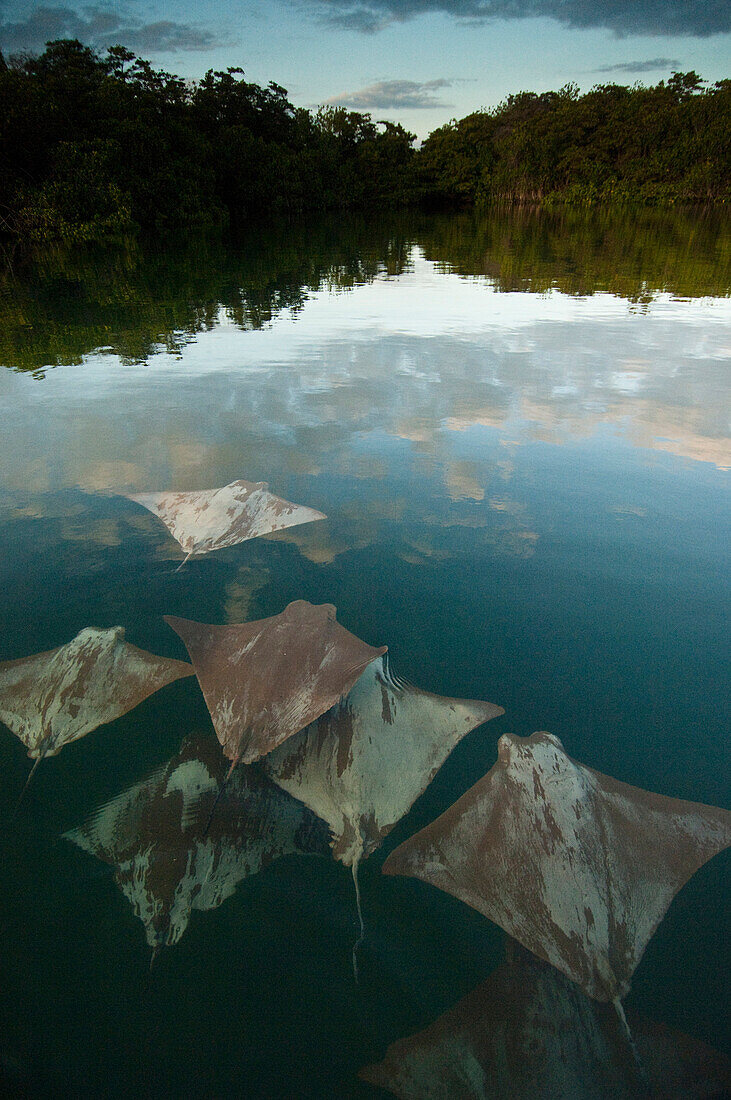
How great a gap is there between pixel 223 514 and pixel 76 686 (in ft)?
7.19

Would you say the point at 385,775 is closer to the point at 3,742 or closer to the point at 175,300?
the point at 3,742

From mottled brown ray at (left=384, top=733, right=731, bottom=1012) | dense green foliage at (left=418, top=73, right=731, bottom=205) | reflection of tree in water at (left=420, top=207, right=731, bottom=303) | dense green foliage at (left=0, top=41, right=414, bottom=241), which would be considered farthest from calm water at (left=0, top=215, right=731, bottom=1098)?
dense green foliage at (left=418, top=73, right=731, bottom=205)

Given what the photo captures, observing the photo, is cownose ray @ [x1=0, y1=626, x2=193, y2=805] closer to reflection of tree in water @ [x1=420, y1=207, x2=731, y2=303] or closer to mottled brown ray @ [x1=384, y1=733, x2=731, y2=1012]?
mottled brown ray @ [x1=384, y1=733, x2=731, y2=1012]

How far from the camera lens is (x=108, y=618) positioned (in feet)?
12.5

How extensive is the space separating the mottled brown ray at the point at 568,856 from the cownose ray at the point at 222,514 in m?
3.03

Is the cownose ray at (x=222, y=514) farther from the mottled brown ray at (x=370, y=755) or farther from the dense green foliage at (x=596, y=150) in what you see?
----
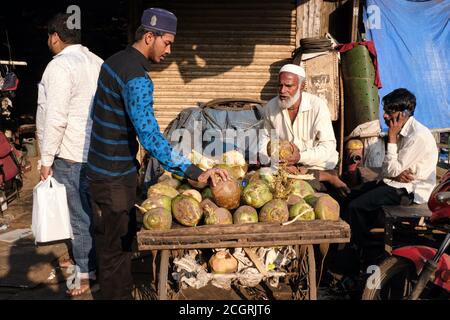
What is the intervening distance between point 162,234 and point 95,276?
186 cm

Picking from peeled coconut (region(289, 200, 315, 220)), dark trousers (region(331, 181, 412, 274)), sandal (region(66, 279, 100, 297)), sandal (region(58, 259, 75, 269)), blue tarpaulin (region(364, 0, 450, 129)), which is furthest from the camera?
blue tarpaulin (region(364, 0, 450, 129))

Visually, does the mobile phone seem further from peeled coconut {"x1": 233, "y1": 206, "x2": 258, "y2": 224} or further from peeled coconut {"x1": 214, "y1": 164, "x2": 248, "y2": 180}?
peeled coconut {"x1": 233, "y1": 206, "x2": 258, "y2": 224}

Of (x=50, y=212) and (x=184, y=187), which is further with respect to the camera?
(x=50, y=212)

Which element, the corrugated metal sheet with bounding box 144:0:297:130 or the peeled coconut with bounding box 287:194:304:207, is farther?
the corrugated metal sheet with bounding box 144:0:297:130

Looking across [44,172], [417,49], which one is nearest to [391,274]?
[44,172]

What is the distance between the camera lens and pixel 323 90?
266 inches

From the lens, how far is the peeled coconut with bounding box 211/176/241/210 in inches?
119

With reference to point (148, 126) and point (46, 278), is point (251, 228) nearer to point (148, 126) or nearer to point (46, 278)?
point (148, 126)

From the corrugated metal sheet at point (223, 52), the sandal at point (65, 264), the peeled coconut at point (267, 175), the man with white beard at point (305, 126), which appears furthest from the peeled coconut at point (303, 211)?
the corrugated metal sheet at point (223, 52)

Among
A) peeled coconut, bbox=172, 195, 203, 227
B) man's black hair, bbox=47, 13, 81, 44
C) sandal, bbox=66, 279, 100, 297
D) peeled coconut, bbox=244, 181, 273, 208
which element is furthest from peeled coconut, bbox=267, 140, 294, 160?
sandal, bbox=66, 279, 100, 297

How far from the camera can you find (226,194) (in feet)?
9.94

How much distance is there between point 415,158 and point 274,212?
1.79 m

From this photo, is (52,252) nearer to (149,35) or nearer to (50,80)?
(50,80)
----
The exercise |
Show each line from the rows above that contains the word "there".

Result of the task |
How great a gap is there between pixel 223 514 and pixel 76 686 (in ft)?
How much distance is there between point 415,158 and point 274,212?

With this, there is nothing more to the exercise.